The data>

────────────────────────────────────────

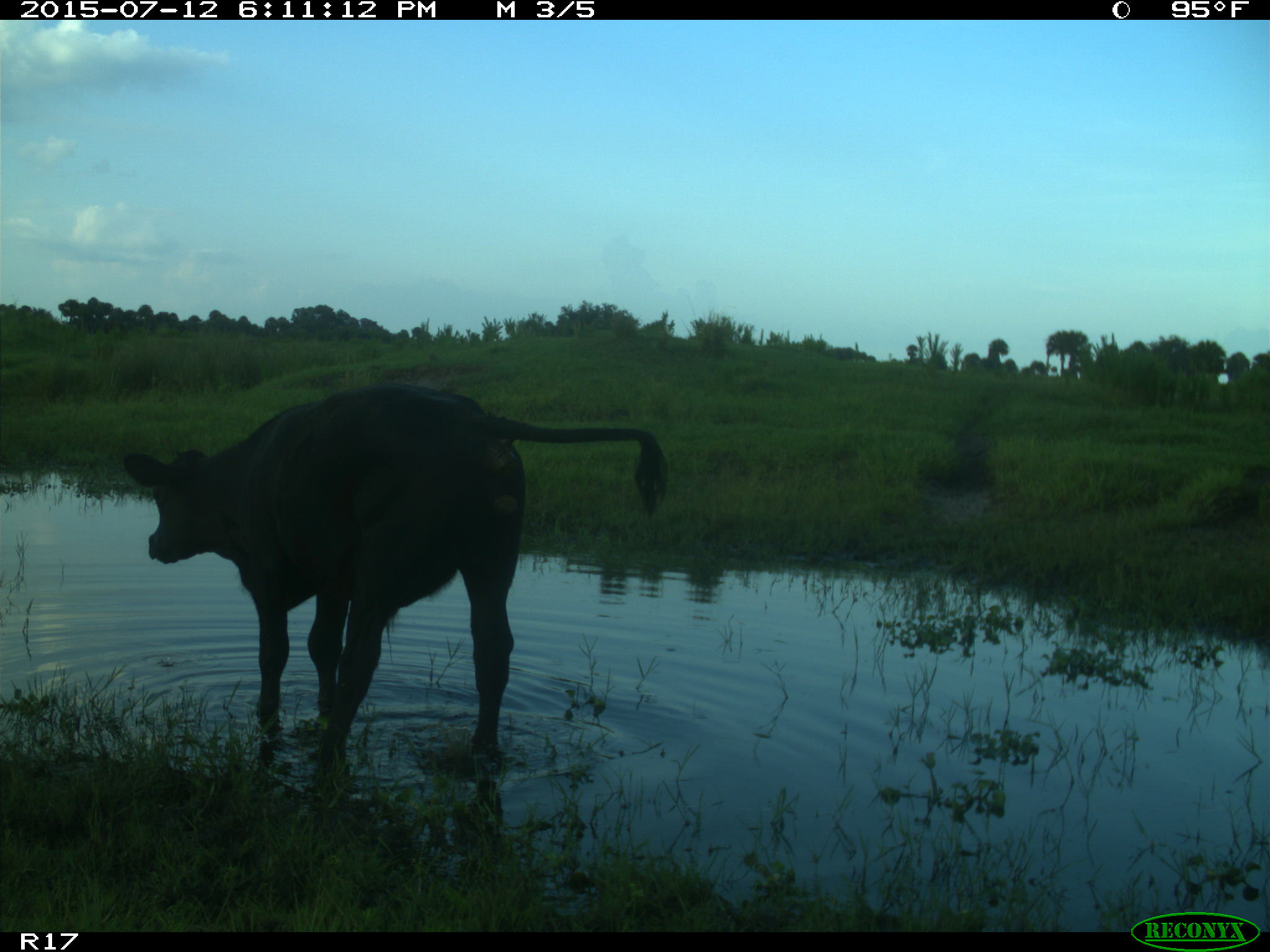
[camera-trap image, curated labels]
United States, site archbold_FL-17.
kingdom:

────────────────────────────────────────

Work order> Aside from the pictures, repeat the listing exactly.

Exercise response>
[camera-trap image, curated labels]
United States, site archbold_FL-17.
kingdom:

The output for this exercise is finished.